Article ->
┏━━

The Mythical Battle Against Chaos
For some time we have been focusing on the most fundamental issue confronting humanity — self-existence versus coexistence. To be self-existent means “having independent existence; existing of or by itself without external cause or agency.”1 In other words, “self-existence” is defined as an uncreated reality which stands alone, requires nothing else, excludes everything else. Autonomous self-existence is therefore the opposite of relational coexistence. It is fundamentally antithetical to the presence of a coexistent “other.”
From the beginning dominant world cultures have attributed self-existence both to the gods and to mankind.2 For example, in Western culture man (male and female) is commonly believed to be in the image of self-existent deity. Through divine emanation man is thus thought to possess the uncreated essence, substance or “ousia” of divinity — the “divine spark” of “soul,” “spirit,” “mind,” “consciousness,” “reason,” “idea,” “wisdom,” “word” or “law.”
Tragically, because it opposes coexistence, self-existence ultimately demands either the exclusion and extermination or the possession and absorption of all others. Delusional self-existence therefore leads inevitably to violence in at least three dimensions:
1. Self-existence distorts the role of law in order to manifest its “power” by holding “others” in conformity, subordination and subjection. This distortion erupts in further violence as the subordinate “victim” reacts with rebellious criminality against the confining rule of law.
2. Self-existence manifests aggression toward all “others.” Those who are different, who are unlike us, who are aliens, are assaulted by the aggressive violence of possession and destruction.

┗━━

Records
┏━━

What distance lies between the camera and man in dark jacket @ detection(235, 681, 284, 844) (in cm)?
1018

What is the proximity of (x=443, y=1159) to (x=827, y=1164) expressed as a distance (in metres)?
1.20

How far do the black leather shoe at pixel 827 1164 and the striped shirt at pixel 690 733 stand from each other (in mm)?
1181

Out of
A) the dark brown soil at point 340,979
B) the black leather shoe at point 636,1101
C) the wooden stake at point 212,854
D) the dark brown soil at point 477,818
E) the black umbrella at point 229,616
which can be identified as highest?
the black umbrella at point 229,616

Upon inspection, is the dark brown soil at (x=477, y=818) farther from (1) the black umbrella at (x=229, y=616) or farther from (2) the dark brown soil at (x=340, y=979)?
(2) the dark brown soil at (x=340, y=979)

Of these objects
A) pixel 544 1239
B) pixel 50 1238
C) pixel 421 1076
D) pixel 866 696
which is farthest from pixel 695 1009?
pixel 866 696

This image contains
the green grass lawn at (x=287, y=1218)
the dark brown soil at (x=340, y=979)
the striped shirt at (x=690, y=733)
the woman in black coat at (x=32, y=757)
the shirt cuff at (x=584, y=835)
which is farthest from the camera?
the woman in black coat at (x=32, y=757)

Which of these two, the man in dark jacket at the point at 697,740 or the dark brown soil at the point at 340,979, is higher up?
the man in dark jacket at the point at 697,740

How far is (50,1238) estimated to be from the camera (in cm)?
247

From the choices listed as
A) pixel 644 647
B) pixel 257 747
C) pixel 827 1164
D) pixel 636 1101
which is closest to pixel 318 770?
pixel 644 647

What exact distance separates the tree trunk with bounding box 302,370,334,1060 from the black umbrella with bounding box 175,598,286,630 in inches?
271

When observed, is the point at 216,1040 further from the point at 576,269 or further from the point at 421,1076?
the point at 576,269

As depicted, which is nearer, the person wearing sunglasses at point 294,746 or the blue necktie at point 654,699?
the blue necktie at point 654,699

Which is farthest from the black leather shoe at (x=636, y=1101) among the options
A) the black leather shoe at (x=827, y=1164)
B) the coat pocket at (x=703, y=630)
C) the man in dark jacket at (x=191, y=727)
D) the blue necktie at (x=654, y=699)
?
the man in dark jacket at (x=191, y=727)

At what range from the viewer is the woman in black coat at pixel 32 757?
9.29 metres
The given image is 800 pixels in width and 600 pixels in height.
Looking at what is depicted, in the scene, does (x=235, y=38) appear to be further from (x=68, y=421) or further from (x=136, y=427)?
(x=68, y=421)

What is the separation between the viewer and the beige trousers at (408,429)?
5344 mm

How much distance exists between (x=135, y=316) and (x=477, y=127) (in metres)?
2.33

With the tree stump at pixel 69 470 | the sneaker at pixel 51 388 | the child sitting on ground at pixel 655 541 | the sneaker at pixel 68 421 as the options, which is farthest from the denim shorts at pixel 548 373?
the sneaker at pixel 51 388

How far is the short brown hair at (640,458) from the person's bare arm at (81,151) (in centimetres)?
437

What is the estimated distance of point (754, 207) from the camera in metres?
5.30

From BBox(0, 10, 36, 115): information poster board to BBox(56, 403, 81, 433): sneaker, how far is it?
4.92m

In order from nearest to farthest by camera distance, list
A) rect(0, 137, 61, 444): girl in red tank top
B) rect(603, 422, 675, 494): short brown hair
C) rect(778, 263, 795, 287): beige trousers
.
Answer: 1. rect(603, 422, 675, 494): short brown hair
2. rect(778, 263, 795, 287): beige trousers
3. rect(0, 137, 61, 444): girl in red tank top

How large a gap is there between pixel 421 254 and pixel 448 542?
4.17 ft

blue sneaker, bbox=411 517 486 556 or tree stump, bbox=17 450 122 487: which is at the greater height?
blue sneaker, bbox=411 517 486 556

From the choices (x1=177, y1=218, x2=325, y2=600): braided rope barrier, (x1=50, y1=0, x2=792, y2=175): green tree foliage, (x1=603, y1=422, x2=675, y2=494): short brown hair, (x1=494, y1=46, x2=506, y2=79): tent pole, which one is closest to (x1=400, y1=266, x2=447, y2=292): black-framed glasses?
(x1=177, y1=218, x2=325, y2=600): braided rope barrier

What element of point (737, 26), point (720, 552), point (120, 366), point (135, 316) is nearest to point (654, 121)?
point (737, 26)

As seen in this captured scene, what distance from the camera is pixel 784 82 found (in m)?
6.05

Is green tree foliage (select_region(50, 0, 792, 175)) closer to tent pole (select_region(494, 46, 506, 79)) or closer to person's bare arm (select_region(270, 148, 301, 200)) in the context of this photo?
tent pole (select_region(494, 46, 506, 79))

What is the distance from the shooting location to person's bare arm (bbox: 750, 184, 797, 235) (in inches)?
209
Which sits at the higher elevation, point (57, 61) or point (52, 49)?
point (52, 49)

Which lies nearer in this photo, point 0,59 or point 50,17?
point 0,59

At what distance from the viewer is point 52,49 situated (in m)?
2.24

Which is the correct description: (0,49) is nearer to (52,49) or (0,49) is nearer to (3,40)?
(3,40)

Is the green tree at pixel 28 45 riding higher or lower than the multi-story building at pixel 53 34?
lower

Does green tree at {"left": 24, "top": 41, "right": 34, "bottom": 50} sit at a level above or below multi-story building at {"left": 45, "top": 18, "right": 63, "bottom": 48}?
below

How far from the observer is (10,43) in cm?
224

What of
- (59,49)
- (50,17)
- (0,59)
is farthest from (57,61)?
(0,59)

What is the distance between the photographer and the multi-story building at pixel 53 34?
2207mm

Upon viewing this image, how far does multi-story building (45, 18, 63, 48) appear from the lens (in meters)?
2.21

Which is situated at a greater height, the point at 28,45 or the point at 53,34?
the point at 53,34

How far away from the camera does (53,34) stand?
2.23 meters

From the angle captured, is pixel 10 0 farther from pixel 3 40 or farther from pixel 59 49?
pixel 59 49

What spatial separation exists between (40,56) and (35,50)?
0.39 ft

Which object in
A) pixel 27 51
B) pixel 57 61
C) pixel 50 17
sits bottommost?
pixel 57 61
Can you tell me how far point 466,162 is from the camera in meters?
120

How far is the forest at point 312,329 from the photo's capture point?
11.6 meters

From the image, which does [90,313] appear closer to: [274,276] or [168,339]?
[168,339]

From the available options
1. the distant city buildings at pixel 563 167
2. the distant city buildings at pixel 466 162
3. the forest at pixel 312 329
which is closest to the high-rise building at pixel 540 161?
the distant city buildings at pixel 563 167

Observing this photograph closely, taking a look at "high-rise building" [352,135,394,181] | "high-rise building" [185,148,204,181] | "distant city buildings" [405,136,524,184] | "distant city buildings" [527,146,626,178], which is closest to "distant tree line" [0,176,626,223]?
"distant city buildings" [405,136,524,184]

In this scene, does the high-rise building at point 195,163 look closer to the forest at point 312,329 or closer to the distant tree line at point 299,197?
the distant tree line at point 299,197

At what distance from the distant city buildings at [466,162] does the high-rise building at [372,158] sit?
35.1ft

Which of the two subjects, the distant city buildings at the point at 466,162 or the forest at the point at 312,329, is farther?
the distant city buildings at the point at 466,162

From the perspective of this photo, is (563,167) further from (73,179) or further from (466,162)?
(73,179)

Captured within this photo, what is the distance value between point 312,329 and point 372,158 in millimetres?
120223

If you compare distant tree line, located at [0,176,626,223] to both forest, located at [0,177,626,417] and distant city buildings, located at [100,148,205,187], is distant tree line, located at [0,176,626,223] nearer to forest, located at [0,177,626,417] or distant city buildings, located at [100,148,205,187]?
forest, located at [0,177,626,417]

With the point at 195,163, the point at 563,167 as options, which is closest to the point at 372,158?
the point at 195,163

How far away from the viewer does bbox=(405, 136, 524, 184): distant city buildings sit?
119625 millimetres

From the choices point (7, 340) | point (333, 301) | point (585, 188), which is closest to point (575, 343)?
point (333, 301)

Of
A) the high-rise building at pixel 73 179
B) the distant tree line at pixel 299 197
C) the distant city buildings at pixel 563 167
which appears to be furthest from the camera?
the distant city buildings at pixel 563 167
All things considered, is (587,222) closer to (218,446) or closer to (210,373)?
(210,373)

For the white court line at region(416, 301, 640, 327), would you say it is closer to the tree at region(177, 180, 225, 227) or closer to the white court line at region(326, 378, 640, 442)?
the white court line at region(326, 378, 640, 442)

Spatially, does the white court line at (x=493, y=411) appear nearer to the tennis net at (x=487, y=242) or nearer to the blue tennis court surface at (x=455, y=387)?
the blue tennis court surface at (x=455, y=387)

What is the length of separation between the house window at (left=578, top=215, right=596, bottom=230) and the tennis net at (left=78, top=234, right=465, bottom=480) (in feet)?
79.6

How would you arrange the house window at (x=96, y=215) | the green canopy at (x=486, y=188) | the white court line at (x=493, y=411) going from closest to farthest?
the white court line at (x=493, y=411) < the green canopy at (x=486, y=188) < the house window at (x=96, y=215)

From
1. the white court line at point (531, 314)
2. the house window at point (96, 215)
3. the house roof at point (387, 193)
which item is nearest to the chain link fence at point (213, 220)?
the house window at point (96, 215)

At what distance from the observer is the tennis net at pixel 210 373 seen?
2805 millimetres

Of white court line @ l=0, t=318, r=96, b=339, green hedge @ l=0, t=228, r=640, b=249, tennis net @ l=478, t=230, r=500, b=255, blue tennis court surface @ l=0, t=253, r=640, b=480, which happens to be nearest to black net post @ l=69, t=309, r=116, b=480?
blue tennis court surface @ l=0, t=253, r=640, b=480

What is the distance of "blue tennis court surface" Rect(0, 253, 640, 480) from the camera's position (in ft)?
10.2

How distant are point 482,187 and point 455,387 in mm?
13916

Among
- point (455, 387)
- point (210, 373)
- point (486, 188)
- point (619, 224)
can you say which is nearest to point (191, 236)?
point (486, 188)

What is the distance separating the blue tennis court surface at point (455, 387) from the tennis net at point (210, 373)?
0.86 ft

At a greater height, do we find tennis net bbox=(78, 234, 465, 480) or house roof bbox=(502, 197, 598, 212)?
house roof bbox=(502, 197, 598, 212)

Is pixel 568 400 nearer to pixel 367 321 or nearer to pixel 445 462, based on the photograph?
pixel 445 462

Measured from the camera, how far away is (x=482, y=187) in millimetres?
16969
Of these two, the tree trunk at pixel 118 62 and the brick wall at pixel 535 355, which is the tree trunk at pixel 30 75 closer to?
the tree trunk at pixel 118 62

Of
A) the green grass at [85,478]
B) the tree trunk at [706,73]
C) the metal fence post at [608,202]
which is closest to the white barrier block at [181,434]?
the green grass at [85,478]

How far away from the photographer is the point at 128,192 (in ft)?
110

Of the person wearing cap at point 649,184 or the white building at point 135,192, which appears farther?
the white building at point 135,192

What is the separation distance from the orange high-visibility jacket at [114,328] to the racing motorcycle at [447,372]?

┗━━

Exercise instructions ->
A - According to the article, what is autonomous self-existence the opposite of?
B - Gather every line of the listing that contains the word "jacket".

Results in order ->
A - Relational coexistence.

B -
What distance lies between the camera and man in dark jacket @ detection(235, 681, 284, 844) (in cm)?
Which of these two, the man in dark jacket at the point at 697,740 or the dark brown soil at the point at 340,979, is higher up?
the man in dark jacket at the point at 697,740
C) the man in dark jacket at (x=191, y=727)
the man in dark jacket at (x=191, y=727)
What is the separation distance from the orange high-visibility jacket at [114,328] to the racing motorcycle at [447,372]?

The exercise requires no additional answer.